||Zipf's Law and Relational Learning: An Investigation of a Surprising Correlation
Machine learning has traditionally made the assumption that instances with a dataset
are independent and identically distributed (IID). This assumption, while computationally
simpler in spacetime, does not accurately reflect the heterogeneous nature of real-world
data. To address this problem, statistical relational learning (SRL) has been introduced,
which leverages higher-order relations between instances within a given feature space.
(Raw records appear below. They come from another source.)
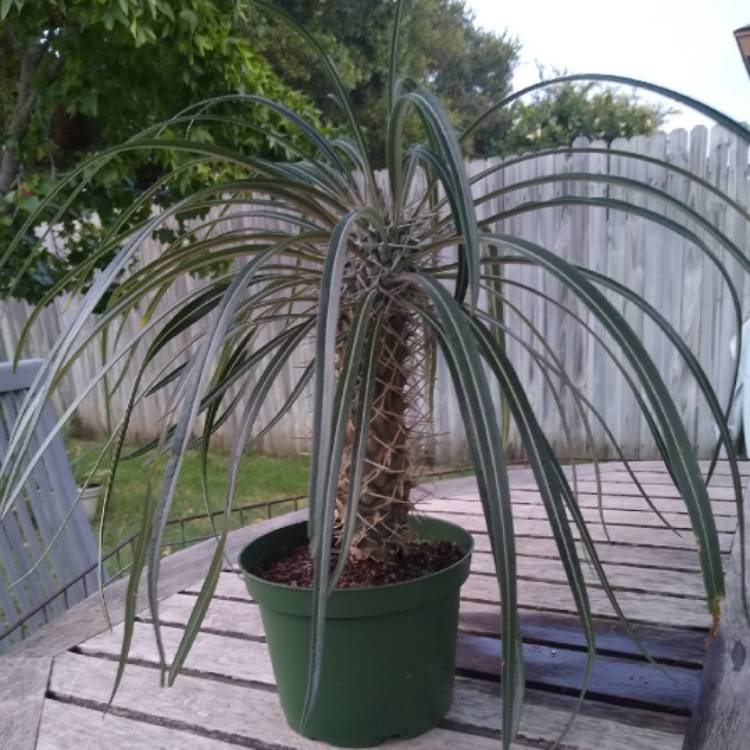 Plant image Pachypodium geayi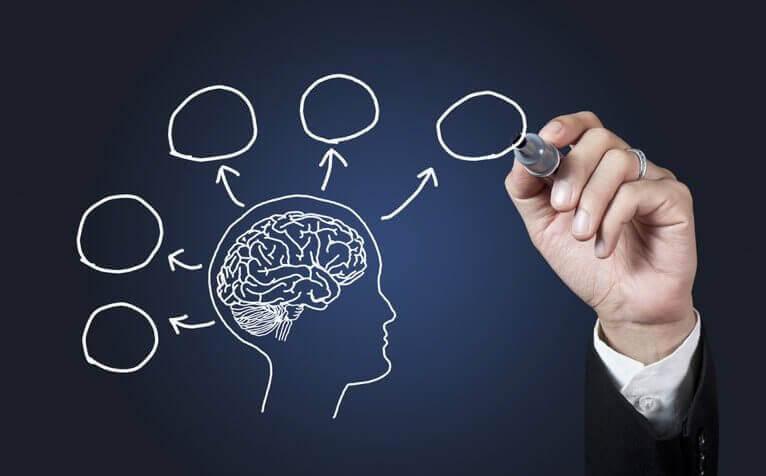 10 anledningar till att studera psykologi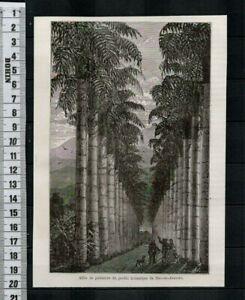 G58 / GRAVURE 1877 / ALLEE DE PALMIERS DU JARDIN BOTANIQUE DE RIO DE JANEIRO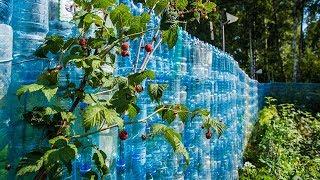 как сделать забор с пластиковых бутылок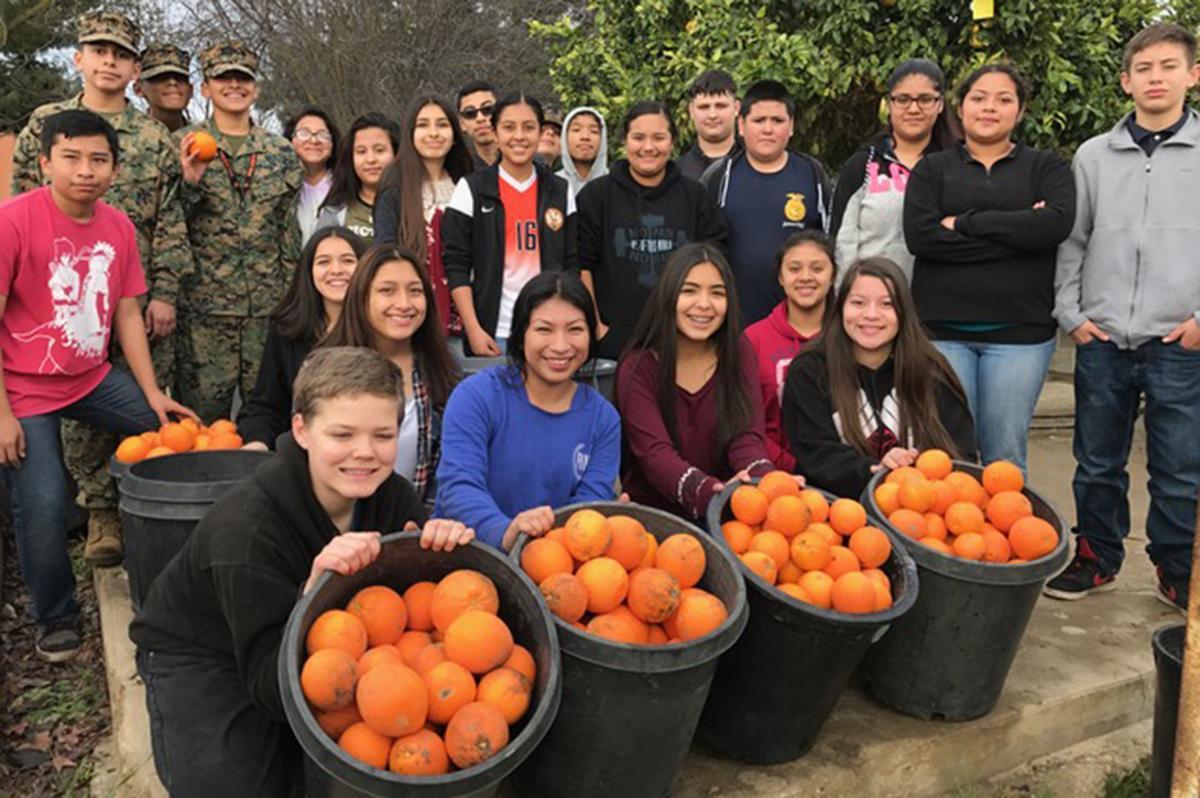 School farm: Harvesting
This approach, although it will often outperform IID algorithms in prediction tasks such
as classification, is more computationally intensive during training. Therefore, it is
advantageous to know when the application of relational learning algorithms will outperform
IID algorithms such as Naive Bayes on a given dataset. My project aims to investigate a
possible correlation between Zipfian distributions of features in a dataset and the
performance of relational learning algorithms such as Higher-Order Naive Bayes (HONB) on
that dataset. I will run HONB on multiple datasets with varying levels of Zipfian correlation
as well as varying formats (microtext, stopwording, character n-grams, numerical) to confirm
or disprove this correlation. I will then attempt to formulate a theoretical explanation for
this correlation if it is indeed confirmed. Ultimately, I hope to be able to devise a simple
test of linear complexity that can be run on any given dataset to determine if relational
learning will perform better than IID learning.
- Week 1:
- After orientation, I conducted a literature search to come to an understanding of the current
research in higher-order learning, character n-grams, and textual data classification. I created
my DIMACS web page and designed an experimental methodology and slide-based presentation, both
of which I discussed with my colleague and my two mentors. I then gave my presentation on Friday
- Week 2:
- At the beginning of Week 2, I wrote some Java code that takes the output of the HONB code I'm
working with and transforms it into a .csv file which can easily be plotted on a log-log graph to
assess the Zipfian similarity. With the guidance of Dr. Nelson, my colleague Zachary Wheeler and I
began step 1 in our experimental methodology- replicating the results previously produced by Brian
Knopp last summer. We obtained the dataset used by Knopp and began running a subset of the tests
that were previously run by Knopp. As of Friday the 13th, we are nearly done with the tests and will
have them completed by the beginning of Week 3. Zach, Dr. Nelson and I also met with Dr. Trefor
Williams, who provided us with several more datasets that will provide us with interesting test
results. Shortly afterwards, Dr. Pottenger talked with us and we determined which datasets we will
be running our initial tests on at the beginning of Week 3, once we finish our preliminary tests.
- Week 3:
- This week I ran tests on another dataset I located: a small microtext dataset based on tweets
classified based on the sentiment of the tweet. I finished the tests on the Twitter dataset and began
tests on a dataset provided by Dr. Williams, which is more significantly different from microtext
than the Twitter dataset. I also presented my research up to date to the CCICADA weekly meeting on
Thursday with my research colleague.
- Week 4:
- This week, while finishing the tests on both the dataset from Dr. Williams and a new dataset
based on the National White Collar Crime Center (NW3C) data, I analyzed the test results to date
and created a presentation with the significant test results re-formatted and highlighted. As well
as holding my weekly update with Dr. Nelson and Dr. Pottenger, I continued to look at other datasets
that may be useful to test, predominantly from the online UCI Machine Learning Repository. I
identified several more possible datasets to use. I will be starting work on them after completing
all other queued datasets and doing some further analysis of the tests so far.
- Week 5:
- This week I accomplished several things: First, I contacted Dr. Trefor Williams in order to
get the contact information of the creator of a dataset we may be able to use. After Dr. Williams
responded, I managed to open the dataset (which was in a .bak format which proved difficult to
view) by setting up Microsoft SQL Server. I am now waiting for the response from Dr. Williams'
contact. I also identified another dataset and began running tests on it: a dataset based on DNA
sequences of 60 characters.
- Week 6:
- This week, my colleague Zach wrote a script to supplement the Java code I wrote earlier on.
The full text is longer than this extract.